Het tracé volgt daarbij een reeds bestaand tracé in het landschap, namelijk het tracé van de Molenbeek. Hierdoor worden geen onnodige insnijdingen in het landschap gemaakt, maar wordt de beleving van de aanwezigheid van een belangrijke waterloop versterkt. Het ruimtebeslag is zo beperkt mogelijk gehouden en er werd rekening gehouden met het bestaande landschap door het bewaren van de aaneengesloten fruitboomgaarden en het consolideren ervan. Het verplaatsen van een deel van trage weg 43 naar het nieuwe tracé draagt bij aan het bestendigen van het open landschap met het specifieke gebruik als landbouwgronden. De verplaatsing van gemeenteweg 43 is gemotiveerd en aanvaardbaar.

De fietsbrug wordt uitgevoerd met een leuning, die aan beide zijden wordt geplaatst, teneinde te verhinderen dat er mensen in de waterloop zouden terechtkomen. Langsheen het tracé worden ter hoogte van Hoge Bokstraat langs weerszijden draadafsluitingen geplaatst ter bescherming van de privégronden en de gebruikers van het pad. Verder wordt gebruik gemaakt van bestaande en nieuwe beplanting om het tracé en de aanliggende gronden te begrenzen. Hierdoor zijn conflicten met het aanwezige landbouwverkeer niet mogelijk wat bij het huidige tracé wel het geval is.

De toekomstige functies van de aanliggende percelen worden door het aanleggen van dit pad niet gehypothekeerd of in gevaar gebracht: er zijn geen essentiële wijzigingen in de bestaande noch toekomstige gebruiksmogelijkheden. 

Het openbaar onderzoek wordt gehouden van 30 april 2024 tot en met 29 mei 2024. Er werden dertien standpunten, opmerkingen of bezwaren ingediend tijdens het openbaar onderzoek: één opmerking, vijf identieke bezwaren, vier identieke bezwaren, een bezwaar namens ‘bewoners Hoge Bokstraat’ (met één naam), een bezwaar namens een vereniging, een bezwaar uit eigen naam, ondertekend door één persoon.

----------

* Opdracht 1 *
Beantwoord de volgende vragen over de tekst over het nieuwe tracé langs de Molenbeek:
(a) Welk bestaand tracé in het landschap volgt het nieuwe tracé?
(b) Waar worden langs het tracé draadafsluitingen geplaatst?
(c) In welke periode wordt het openbaar onderzoek gehouden?
* Opdracht 2 *
Som alle soorten indieningen op die de tekst over het nieuwe tracé langs de Molenbeek noemt bij de dertien standpunten, opmerkingen of bezwaren uit het openbaar onderzoek.
* Opdracht 3 *
Zet de tekst over het nieuwe tracé langs de Molenbeek voort na de laatste zin.

* Aangeleverde gegevens *
----------

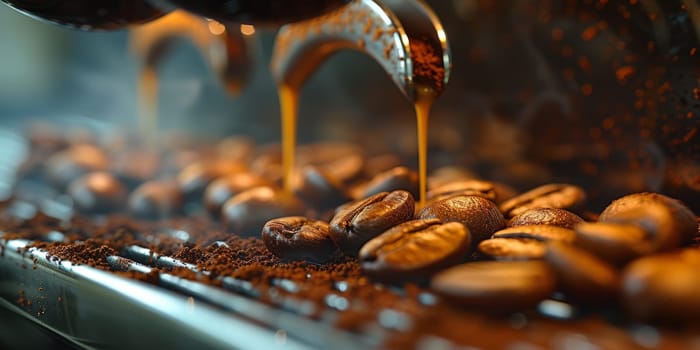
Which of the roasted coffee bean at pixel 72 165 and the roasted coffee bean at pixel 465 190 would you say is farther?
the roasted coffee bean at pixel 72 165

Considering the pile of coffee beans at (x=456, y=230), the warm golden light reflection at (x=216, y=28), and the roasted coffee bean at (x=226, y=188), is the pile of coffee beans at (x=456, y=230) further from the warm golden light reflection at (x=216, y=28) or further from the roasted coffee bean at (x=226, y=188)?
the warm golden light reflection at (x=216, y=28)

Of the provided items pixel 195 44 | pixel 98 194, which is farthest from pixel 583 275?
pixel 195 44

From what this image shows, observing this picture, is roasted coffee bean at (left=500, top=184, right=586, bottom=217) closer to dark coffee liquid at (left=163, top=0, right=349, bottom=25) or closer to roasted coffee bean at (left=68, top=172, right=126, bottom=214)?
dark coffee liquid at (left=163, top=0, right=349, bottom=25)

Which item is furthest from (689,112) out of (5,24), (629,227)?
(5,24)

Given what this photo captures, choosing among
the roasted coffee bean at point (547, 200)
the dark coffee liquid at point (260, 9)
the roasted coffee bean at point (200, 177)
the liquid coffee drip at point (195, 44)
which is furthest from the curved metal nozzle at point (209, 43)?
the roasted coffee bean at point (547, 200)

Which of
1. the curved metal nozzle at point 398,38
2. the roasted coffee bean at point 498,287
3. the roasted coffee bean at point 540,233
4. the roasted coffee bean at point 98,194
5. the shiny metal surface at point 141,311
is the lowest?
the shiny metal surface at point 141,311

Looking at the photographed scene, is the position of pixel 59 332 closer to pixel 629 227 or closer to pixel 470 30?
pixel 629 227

----------

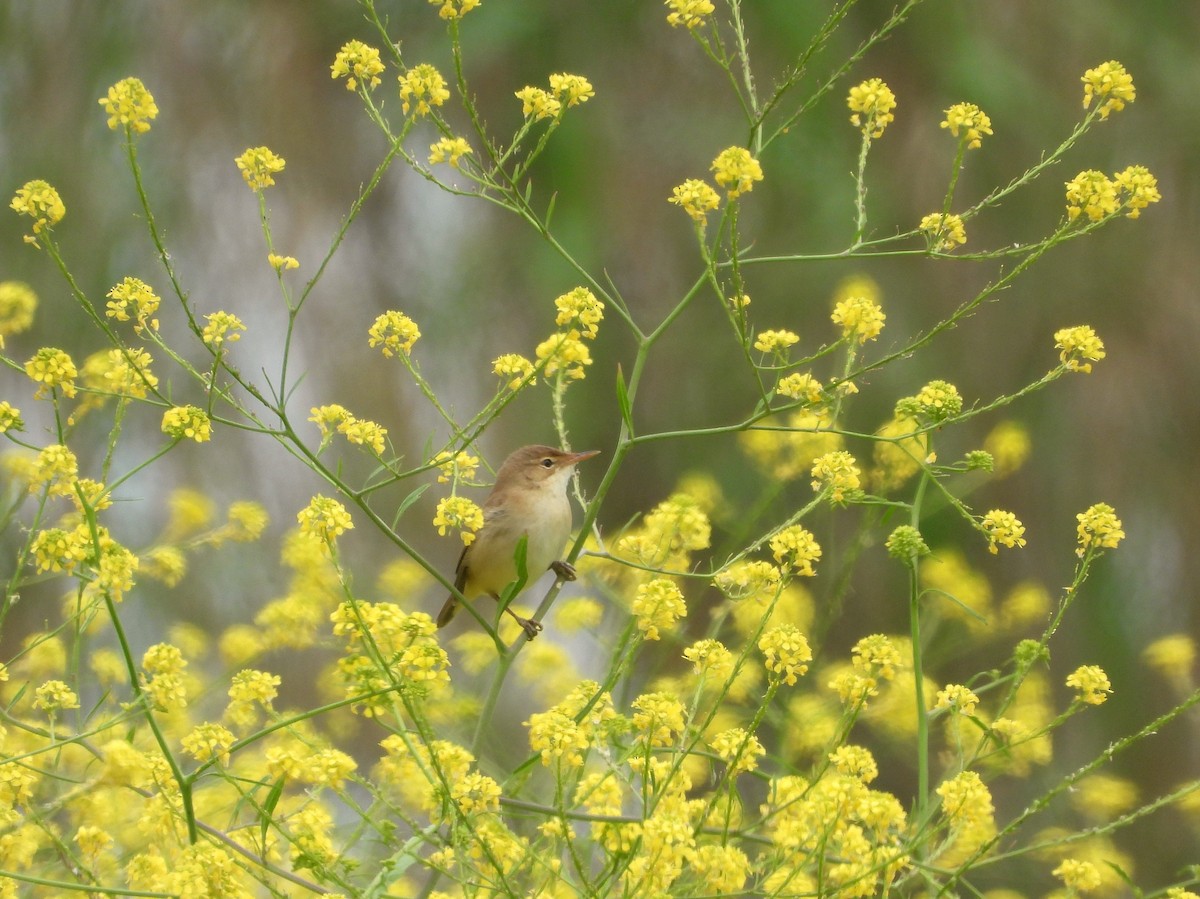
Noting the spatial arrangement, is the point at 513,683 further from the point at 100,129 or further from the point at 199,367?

----------

* Resultaat 1 *
(a) Het tracé van de Molenbeek.
(b) Ter hoogte van Hoge Bokstraat, langs weerszijden van het tracé.
(c) Van 30 april 2024 tot en met 29 mei 2024.

* Resultaat 2 *
- één opmerking
- vijf identieke bezwaren
- vier identieke bezwaren
- een bezwaar namens ‘bewoners Hoge Bokstraat’ (met één naam)
- een bezwaar namens een vereniging
- een bezwaar uit eigen naam, ondertekend door één persoon

* Resultaat 3 *
De indiener van de opmerking vraagt of er een afsluiting geplaatst wordt aan de oprit van het fietspad om de snelheid van de fietsers te verminderen, omdat het op- en afrijden van haar oprit bij de woning nu al moeilijk is door het drukke verkeer. Langs beide zijden van de aansluiting van het fietspad met de Hoge Bokstraat wordt een afsluiting gezet tot tegen de rooilijn. De aanwezigheid hiervan zal verhinderen dat fietsers een bocht nemen in noordelijke (of zuidelijke) richting aan een hoge snelheid. Het zal echter niet verhinderen dat op het fietspad snel gereden wordt. De opmerking is zonder voorwerp.

Het bezwaar betreffende de toepassing van en het voldoen aan het gemeentewegendecreet wordt uitgebreid behandeld onder de titel ‘Openbaar onderzoek’. Hieruit blijkt ten overvloede dat de aanvraag conform de bepalingen van het gemeentewegendecreet is en voldoet aan alle bepalingen.
Voor de uitgewerkte behandeling van de bezwaren wordt verwezen naar de voormelde tekst onder de titel ‘Openbaar onderzoek. Er wordt niet ingestemd met de bezwaren.

De aanvraag is stedenbouwkundig aanvaardbaar en passend in de omgeving.
Het rooilijnplan voldoet aan de geldende normen. Om die redenen wordt aan de gemeenteraad voorgesteld om het ontwerp van voorliggend rooilijnplan en aanleg en uitrusting van de wegenis vast te stellen.

Juridische grond

Vlaamse Codex Ruimtelijke Ordening met uitvoeringsbesluiten.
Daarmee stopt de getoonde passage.